Flashlight by Susan Choi: a stellar auhor with a significant and influential voice


The last that ten-year-old Louise remembers of her father, is walking with him on a Japanese beach, looking at the stars. Perhaps they were swept out to sea by a huge wave––she can't recall––but she is found half-drowned, while there is no sign of Serk. He is declared dead and his wife and child go back to the US.


Louisa and her mother were born in America, while Serk emigrated from Japan as a bright young man, and worked in academia in Michigan, until taking a university secondment to Japan with his family. There, the two adults in Louisa's life become mysterious. Serk often takes his daughter with him to visit 'a friend'...an oriental woman who lives near the coast. Anne, her mother, loathes Japan and sleeps most of the day, hardly ever leaving the apartment, and by the time they take a break on the coast, she cannot walk at all. 

Catherine Taylor, reviewing Flashlight in the Financial Times, describes the book as… a rich generational saga that teems with intelligence, curiosity and, in terms of reading, sheer pleasure. Flashlight is told over four generations and sweeps the world; America, Europe, Japan, South Korea, and most importantly North Korea. It moves from after the second world war to the twenty-first century, taking you along on an emotional flight that left me crying out at the end of the book, but also, there is a learning journey. Before the end of chapter one, I'd pulled out my atlas, and my historical atlas, to look at Japan and the Korean peninsular, and checked the history of North Korea online. Thus armed, it all began to make a deeply disturbing, utterly gripping sense, an important story, related with courage and stupendous language control, where flashlights are solid, important objects and a metaphor for lighting up a dark corner of recent history.


Courtesy of Wikipedia 
Choi at the 2019 Texas Book Festival
Beejay Silcox, in the Guardian, says: Choi is one of contemporary literature’s great demolition artists, and her emotional foundations hold. She can build as well as she detonates.  You may feel like that, if you take up this challenge: demolished…detonatedSusan Chio recently talked about the books she loves in The GuardianI read Bleak House for the first time during the pandemic – it was one of the great reading experiences of my life. I'd already understood this, because the book reads as a deeply Dickensian investigation into the lives of people thrown into turmoil. She also cites Woolf and James as influences, something that emerges in her beautifully constructed, elongated paragraphs. 

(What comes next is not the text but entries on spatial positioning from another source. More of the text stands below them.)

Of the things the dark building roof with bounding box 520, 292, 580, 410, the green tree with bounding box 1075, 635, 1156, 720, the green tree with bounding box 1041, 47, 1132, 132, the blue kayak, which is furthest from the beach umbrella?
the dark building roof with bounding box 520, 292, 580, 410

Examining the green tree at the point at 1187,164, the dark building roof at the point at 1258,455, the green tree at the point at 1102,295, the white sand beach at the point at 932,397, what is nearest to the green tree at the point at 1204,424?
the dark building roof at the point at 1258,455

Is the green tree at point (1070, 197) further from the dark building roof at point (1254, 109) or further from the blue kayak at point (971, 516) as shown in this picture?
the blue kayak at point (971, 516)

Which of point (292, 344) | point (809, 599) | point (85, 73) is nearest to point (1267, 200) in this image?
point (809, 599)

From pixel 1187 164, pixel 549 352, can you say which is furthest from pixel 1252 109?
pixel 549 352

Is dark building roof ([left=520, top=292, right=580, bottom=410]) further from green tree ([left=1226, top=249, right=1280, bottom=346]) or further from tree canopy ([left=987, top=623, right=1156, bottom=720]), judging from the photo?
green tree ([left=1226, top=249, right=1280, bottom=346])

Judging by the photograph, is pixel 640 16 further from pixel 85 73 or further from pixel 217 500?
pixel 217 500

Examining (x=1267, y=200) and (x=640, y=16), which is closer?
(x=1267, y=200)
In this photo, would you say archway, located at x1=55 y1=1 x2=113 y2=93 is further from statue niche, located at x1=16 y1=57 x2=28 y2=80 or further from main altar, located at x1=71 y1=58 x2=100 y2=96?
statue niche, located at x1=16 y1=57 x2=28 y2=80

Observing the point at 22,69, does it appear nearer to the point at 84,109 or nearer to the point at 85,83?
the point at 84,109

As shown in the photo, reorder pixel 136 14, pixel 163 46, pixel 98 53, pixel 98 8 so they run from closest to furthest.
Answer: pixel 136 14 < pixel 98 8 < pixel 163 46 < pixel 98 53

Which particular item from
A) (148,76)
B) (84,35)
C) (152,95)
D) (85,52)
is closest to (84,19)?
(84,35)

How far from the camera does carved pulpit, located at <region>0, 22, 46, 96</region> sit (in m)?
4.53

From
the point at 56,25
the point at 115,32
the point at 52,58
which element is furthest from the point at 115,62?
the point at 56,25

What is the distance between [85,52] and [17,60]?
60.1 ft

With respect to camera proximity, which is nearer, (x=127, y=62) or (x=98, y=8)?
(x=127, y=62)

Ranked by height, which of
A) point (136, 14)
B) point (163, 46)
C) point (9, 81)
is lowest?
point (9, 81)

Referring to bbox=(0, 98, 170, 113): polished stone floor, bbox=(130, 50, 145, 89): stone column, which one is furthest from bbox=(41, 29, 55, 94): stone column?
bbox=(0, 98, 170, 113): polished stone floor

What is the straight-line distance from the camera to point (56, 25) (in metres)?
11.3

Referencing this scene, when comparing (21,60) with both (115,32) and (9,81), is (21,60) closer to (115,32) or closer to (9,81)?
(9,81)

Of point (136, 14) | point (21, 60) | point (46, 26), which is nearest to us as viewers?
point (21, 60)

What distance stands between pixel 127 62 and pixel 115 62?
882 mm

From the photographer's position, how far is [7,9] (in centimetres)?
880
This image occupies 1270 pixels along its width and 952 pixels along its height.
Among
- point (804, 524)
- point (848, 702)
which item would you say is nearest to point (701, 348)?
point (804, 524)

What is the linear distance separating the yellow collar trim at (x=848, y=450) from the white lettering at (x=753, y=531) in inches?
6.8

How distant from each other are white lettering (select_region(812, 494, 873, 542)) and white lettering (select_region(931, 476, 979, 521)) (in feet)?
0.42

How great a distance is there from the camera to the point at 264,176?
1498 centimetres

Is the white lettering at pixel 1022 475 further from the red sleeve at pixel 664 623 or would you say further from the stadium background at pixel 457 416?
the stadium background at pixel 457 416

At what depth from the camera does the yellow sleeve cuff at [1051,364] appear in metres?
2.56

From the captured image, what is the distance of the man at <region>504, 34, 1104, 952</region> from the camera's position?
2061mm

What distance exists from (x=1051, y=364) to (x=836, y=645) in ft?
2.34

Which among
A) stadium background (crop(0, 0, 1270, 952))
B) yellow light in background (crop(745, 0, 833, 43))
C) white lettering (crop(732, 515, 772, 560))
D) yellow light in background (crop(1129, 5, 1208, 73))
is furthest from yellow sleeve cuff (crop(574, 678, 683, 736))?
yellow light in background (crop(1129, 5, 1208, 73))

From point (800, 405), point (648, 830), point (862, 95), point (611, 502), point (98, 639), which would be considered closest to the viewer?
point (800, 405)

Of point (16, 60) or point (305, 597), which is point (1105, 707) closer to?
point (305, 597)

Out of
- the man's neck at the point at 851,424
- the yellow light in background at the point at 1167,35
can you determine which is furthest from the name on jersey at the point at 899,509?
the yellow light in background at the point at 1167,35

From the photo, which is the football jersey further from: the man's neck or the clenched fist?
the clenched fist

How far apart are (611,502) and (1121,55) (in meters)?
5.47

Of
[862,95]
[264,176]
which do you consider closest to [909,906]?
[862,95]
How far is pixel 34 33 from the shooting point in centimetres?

Steadily, as Louisa grows from child to teen to middle aged adult, Choi reveals the mysteries she has set up, and as she does this we learn a little-known but shocking aspect of Japanese-Korean history. This might have been clumsily done in another writer’s hands, but Choi already ‘has us’––we are deeply invested in the story of Serk’s malfunctioning family, and however inscrutable he seemed in the early chapters, it is truly shocking to discover just what is happening to him in the later ones. 


One of the labels I use, to help my blog readers navigate my posts, is ‘Stellar Authors’. So this writer joins other ‘Stellar Authors’ such as Henry James, George Eliot, Bram Stoker, Salmon Rushdie and Herman Melville. She deserves her place; as Beejay Silcox reminds us…Flashlight is all kinds of big: capacious of intent and scope and language and swagger. 


That perfectly sums up what you will find yourself diving into if you swim through the waves and into the deep of this book.